Questions:
[1] In the Elasticsearch timeout thread, what does the asker sometimes find missing from responses in production?
[2] Continue the Elasticsearch timeout thread from the point where it stops.

BEGIN Study text

0

Can someone help me craft an Elasticsearch query that is likely to time out on a few thousand records/documents? I would like to see what is actually returned when an aggregation request times out. Is this documented anywhere?

My attempt so far:

POST /myindex/_search?size=0
{
    "aggs" : {
        "total-cost" : {
            "sum" : {
                "field" : "cost",
                "missing": 1 
            }
        }
    }
}

The reason for this question is sometimes in production I get a response that's missing the "total-cost" aggregation. I have a hunch it might be due to timeouts. That's why I want to see what is returned exactly when a request times out.

I've also looked at how to set the request timeout in the Kibana console, and apparently there is no way to do this.

NB. I am talking about search timeouts, not connection timeouts.

Sergey Slepov
  • 1,861
  • 13
  • 33

1 Answers1

0

As per my understanding, query_timeout will not work as expected in Elasticsearch. Because there are few reasons for it.

END Study text
BEGIN Available data

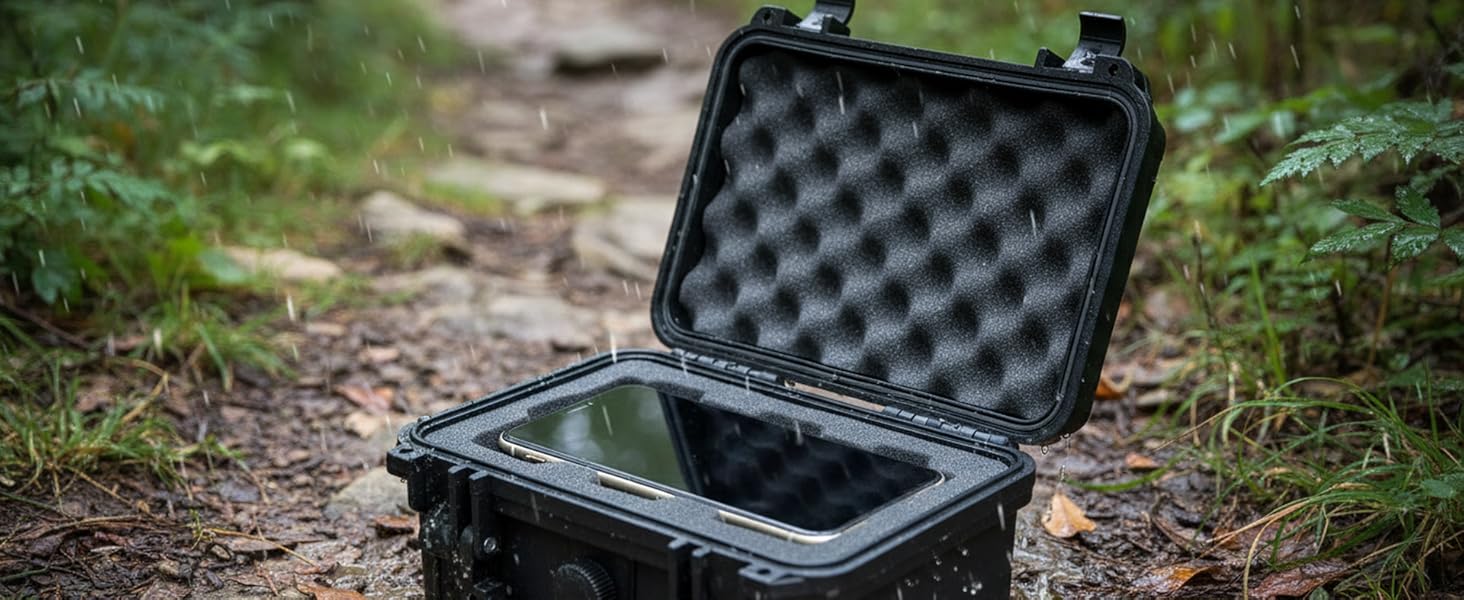 Series of images showing black protective hard case with foam padding interior, photographed in outdoor settings on forest ground.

END Available data

Answers to the exercise:
[1] The "total-cost" aggregation.

[2]
Elasticsearch execute query in two phase when you send request to the cluster. One phase is Query Phase and second is Fetch Phase. So when you specify timeout, this does cause elastic to return a partial response after the timeout has elapsed (ish), it doesn't prevent the server from finishing the query execution and is therefore no use in limiting server load.

Please check warning in timeout documentation.

It’s important to know that the timeout is still a best-effort operation; it’s possible for the query to surpass the allotted timeout. There are two reasons for this behavior:

Timeout checks are performed on a per-document basis. However, some query types have a significant amount of work that must be performed before documents are evaluated. This "setup" phase does not consult the timeout, and so very long setup times can cause the overall latency to shoot past the timeout.

Because the time is once per document, a very long query can execute on a single document and it won’t timeout until the next document is evaluated. This also means poorly written scripts (e.g. ones with infinite loops) will be allowed to execute forever.

Now, you might have question that in this scenario cluster will be going down or OutOfMoemory exception will be occurs. So in this scenario you can handle this with circuit Breakers settings.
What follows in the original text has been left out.